What happens when something unexpected occurs? It is a question that I reflect on quite often, not just in teaching mathematics but in all types of situations. My son, who is autistic, is an extreme follower of rules. More than anyone I know, established routines govern his life and provide him comfort. However, when habits are broken, learning opportunities happen.

A prime example of a routine for him is the path we take to school or the store. If we take a different route, it will typically lead to frustration. At this moment, I have to make a choice as a parent:

- Offer him a new routine or rule to make sense of the change.
- Allow him to struggle with strategies he has used in other situations to make sense of what is going on.

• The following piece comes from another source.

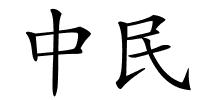 中民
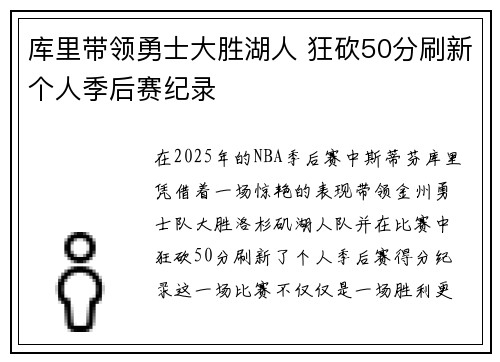 库里带领勇士大胜湖人 狂砍50分刷新个人季后赛纪录

在2025年的NBA季后赛中斯蒂芬库里凭借着一场惊艳的表现带领金州勇士队大胜洛杉矶湖人队并在比赛中狂砍50分刷新了个人季后赛得分纪录这一场比赛不仅仅是一场胜利更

The quick fix is to offer a new rule such as “this is the path we will now take on Tuesdays” instead of struggling with “it is ok that we take this route this one time, we have to be flexible, use some of your strategies.” The problem with the quick fix is that while it works now, what happens next Tuesday? Will I remember to go the new way?

I tell that personal anecdote as it is similar to some of the thoughts I have been having about the Algebra 1 curriculum that is currently under construction at Desmos. The unexpected happens for students in Algebra when they first encounter quadratic equations. Students spend most of middle school mathematics learning about linear patterns through proportional reasoning and constant rates of change. However, when teaching quadratic equations, there is a potential tendency to jump to various rules and define new situations for students (some of which do not work in every case). Here are just a few:

- F.O.I.L. (First, Outside, Inside, Last)
- Factoring Rules with Boxes or X’s
- Standard Form
- Factored Form
- Vertex Form

Not saying that defined structures, rules or formulas are not an important part of Algebra. The current unit Desmos has released addresses the last three and a slew of vocabulary words related to quadratics. The build-up of conceptual understanding through patterns and visual representations is where the unit shines. It allows students to use familiar strategies instead of rules to make sense of quadratics.

For mathematicians, analyzing patterns and exploring visual representations are two transferable strategies when encountering a new or unexpected situation.

#### Analyzing Patterns

Devoting time to exploring the pattern of quadratic functions can be a helpful step in transitioning from linear to quadratic thinking. Students come to Algebra from years of pattern explorations in earlier grades and this should feel somewhat familiar to them, but with a new twist.

At the beginning of the unit students are asked to build a pattern and then extend it to step ten with some Desmos interactive magic.

#### Exploring Visual Representations

After exploring the pattern of quadratics, students have space to play with the graph. Understanding the visual representation of a quadratic in the form of a graph is pivotal to developing connections to various types of quadratic equations.

Students are encouraged to manipulate the graph of quadratic functions using the vertex, concavity, and the concept of symmetry to create some visual art.

There are a variety of approaches to teaching any mathematics content, but are we overloading students with a set of rules that may not work next Tuesday? Consider anchoring students in analyzing patterns and exploring visual representations as transferable mathematical strategies to lean on in any situation.

Side note: If you have not made some parabola art yet, highly recommended, it is a lot of fun.